▶ TASK PROMPT
Reproduce the following data verbatim, line for line.

▶ ITEMS
^^^^

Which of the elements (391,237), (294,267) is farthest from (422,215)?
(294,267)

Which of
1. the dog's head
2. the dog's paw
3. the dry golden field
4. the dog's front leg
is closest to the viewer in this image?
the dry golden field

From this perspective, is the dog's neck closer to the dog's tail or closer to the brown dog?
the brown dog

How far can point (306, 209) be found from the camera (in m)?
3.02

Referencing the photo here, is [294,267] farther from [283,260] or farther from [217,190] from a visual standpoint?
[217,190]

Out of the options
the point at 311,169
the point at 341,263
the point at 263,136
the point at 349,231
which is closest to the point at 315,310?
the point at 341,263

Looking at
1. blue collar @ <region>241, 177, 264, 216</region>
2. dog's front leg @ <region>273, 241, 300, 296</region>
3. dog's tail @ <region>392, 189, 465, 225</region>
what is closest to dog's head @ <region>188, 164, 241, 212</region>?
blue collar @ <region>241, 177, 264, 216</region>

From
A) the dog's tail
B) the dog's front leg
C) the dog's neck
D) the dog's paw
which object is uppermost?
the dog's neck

^^^^

▶ FINISHED TASK
Which of the elements (391,237), (294,267) is farthest from (422,215)?
(294,267)

Which of
1. the dog's head
2. the dog's paw
3. the dry golden field
4. the dog's front leg
is closest to the viewer in this image?
the dry golden field

From this perspective, is the dog's neck closer to the dog's tail or closer to the brown dog?
the brown dog

How far can point (306, 209) be found from the camera (in m)?
3.02

Referencing the photo here, is [294,267] farther from [283,260] or farther from [217,190] from a visual standpoint?
[217,190]

Out of the options
the point at 311,169
the point at 341,263
the point at 263,136
the point at 349,231
which is closest to the point at 315,310?
the point at 341,263

Looking at
1. blue collar @ <region>241, 177, 264, 216</region>
2. dog's front leg @ <region>273, 241, 300, 296</region>
3. dog's tail @ <region>392, 189, 465, 225</region>
what is closest to dog's head @ <region>188, 164, 241, 212</region>?
blue collar @ <region>241, 177, 264, 216</region>

From
A) the dog's tail
B) the dog's front leg
C) the dog's neck
D) the dog's paw
which object is uppermost?
the dog's neck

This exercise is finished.